Bitcoin veterans have stopped selling: what lies behind this signal?
Investors holding Bitcoin for more than five years — so-called OGs or market veterans — have almost completely stopped selling their assets. This is a notable change in the behavior of the largest long-term holders, which deserves close attention.
According to my analysis of on-chain data, the 90-day moving average of the spent transaction volume for this group has dropped to 962 BTC. This is the lowest value since November 2024. At the current Bitcoin price, long-term investors clearly prefer to hold positions rather than take profits. In doing so, they significantly reduce selling pressure on the market.
Historical Sales Records and Current Calm
The current market cycle has already seen the most massive sell-off of coins by veterans in history. For my analysis, I use the STXO (Spent Transaction Output) metric, which tracks the movement of old Bitcoins on the network. Typically, the movement of such coins precedes their subsequent sale.
In my research, I classify investors with a holding period of five years or more as OGs. Their activity can cause strong price fluctuations. The average purchase price of assets for this group is around $63,200, which roughly corresponds to current market quotes.
The 90-day moving average chart clearly shows three major profit-taking peaks, each formed after powerful waves of growth:
- May 2024 — the average figure was 3,860 BTC.
- February 2025 — volumes reached 3,200 BTC.
- September 2025 — the value was recorded at 2,360 BTC.
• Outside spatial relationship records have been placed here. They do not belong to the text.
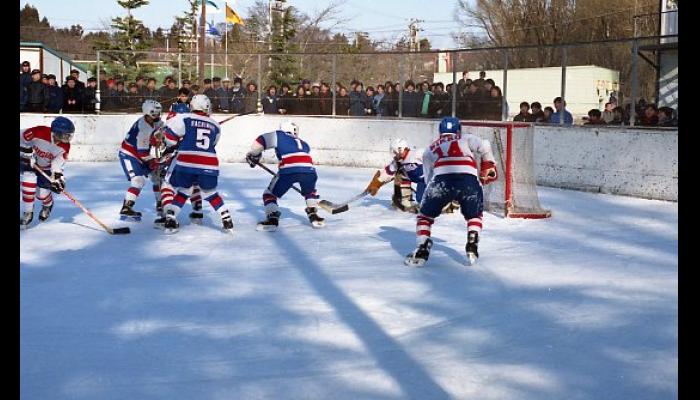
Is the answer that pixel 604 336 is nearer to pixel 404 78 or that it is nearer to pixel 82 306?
pixel 82 306

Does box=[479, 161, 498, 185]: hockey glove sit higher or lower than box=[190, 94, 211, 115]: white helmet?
lower

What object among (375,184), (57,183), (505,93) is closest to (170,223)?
(57,183)

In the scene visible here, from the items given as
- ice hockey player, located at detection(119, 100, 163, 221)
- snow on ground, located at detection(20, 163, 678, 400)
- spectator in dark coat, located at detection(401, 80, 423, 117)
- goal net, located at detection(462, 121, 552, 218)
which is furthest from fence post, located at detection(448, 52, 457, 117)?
ice hockey player, located at detection(119, 100, 163, 221)

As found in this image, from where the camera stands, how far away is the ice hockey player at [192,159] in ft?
24.0

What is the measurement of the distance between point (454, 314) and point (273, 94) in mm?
10731

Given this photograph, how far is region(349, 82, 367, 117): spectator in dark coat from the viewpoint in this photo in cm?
1428

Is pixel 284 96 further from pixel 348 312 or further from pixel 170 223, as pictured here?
pixel 348 312

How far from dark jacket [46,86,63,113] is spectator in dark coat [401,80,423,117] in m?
6.42

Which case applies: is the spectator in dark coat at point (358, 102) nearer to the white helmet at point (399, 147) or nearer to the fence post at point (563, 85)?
the fence post at point (563, 85)

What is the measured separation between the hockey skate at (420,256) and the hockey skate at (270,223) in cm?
196

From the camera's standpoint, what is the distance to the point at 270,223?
307 inches

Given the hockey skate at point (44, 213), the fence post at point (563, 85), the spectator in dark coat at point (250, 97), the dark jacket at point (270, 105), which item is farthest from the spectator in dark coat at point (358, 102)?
the hockey skate at point (44, 213)

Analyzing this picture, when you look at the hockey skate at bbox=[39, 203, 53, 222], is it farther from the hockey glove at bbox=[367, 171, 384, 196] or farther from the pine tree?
Answer: the pine tree

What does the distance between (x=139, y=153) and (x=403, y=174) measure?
2831 millimetres
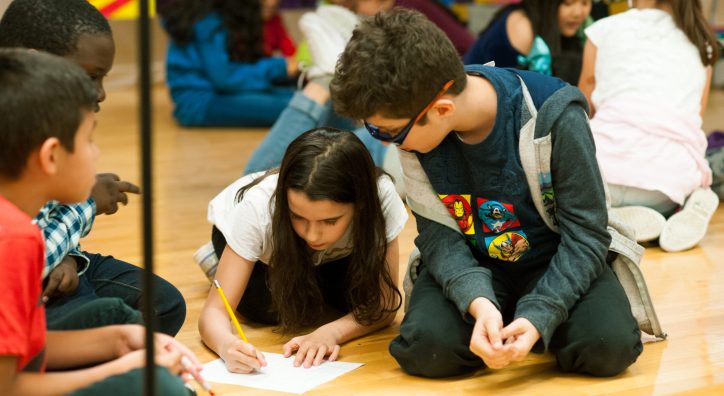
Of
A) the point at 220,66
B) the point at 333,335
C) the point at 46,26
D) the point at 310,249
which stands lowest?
the point at 220,66

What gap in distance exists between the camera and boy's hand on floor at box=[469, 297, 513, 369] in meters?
1.64

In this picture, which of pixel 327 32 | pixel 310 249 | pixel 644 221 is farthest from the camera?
pixel 327 32

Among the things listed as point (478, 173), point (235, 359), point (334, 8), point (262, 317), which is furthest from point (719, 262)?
point (334, 8)

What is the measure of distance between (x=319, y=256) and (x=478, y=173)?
386mm

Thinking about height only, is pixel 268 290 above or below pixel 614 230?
below

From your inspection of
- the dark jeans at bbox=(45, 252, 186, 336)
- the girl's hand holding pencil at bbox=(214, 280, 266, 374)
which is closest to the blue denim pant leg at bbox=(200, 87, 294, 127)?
the dark jeans at bbox=(45, 252, 186, 336)

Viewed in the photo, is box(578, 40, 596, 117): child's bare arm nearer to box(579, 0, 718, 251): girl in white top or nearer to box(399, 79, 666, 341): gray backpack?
box(579, 0, 718, 251): girl in white top

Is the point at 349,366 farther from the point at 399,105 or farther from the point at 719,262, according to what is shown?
Answer: the point at 719,262

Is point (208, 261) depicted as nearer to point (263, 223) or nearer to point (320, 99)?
point (263, 223)

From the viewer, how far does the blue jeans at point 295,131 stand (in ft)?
10.00

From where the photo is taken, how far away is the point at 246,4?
4594 millimetres

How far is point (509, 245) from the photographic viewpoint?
72.7 inches

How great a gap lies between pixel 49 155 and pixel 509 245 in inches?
34.5

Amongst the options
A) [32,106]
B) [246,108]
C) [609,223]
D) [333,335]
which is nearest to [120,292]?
[333,335]
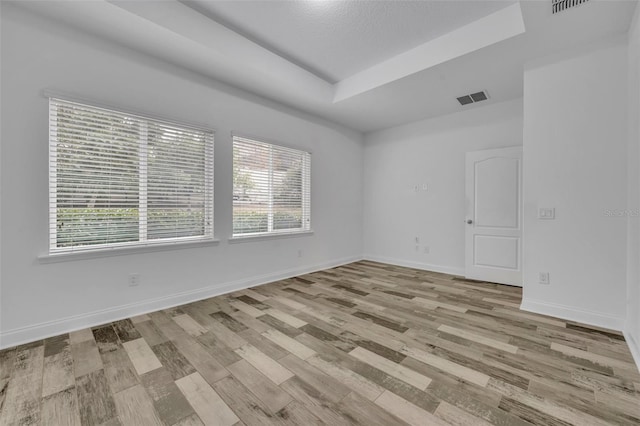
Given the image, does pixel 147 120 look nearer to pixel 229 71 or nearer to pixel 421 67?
pixel 229 71

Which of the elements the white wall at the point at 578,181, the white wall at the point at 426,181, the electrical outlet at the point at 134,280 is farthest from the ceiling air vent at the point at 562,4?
the electrical outlet at the point at 134,280

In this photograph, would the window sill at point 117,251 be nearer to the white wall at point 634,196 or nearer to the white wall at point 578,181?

Although the three-month averages may seem relatively small, on individual days, movement volumes exceeded 10,000, 30,000, and even 142,000 BTC. This highlights how significant the selling pressure was in the past.
Easing Pressure and New Context
Currently, the average 90-day spending volume of OG participants has fallen below 1,000 coins — to 962 BTC. This is the lowest level since late autumn 2024. Industry veterans prefer not to sell Bitcoin at current prices, which removes an important factor of excess supply from the market.
With a decline in the inflow of old coins, the Bitcoin price begins to depend more heavily on short-term demand. The influence of trader positions in the derivatives market also increases. This calm likely heralds either a period of consolidation or a continuation of the current trend. The behavior of large holders can be considered a moderately positive signal.
Trading at the Lower Bound of the Power Law Model
The reduction in sales coincides with another notable technical factor. Popular analyst sunnydecree recently noted a rare signal on the Bitcoin chart. For the first time in three years, the price approached the lower support boundary of the Power Law model. This mathematical model describes the long-term trajectory of the asset through logarithmic lines. Previously, the price touched this zone only during deep bear markets.
The coincidence of these two factors — the halt in sales by veterans and the testing of historical support — looks very promising. The oldest market participants do not want to take profits near the breakeven level, and the price has returned to historically strong support.
My professional opinion: This combination of on-chain and technical signals indicates that the market may have reached the bottom of a local correction. If short-term demand persists, we could see the formation of a new upward phase. However, for now, the key remains monitoring the inflow volume of old coins — any increase could change the picture.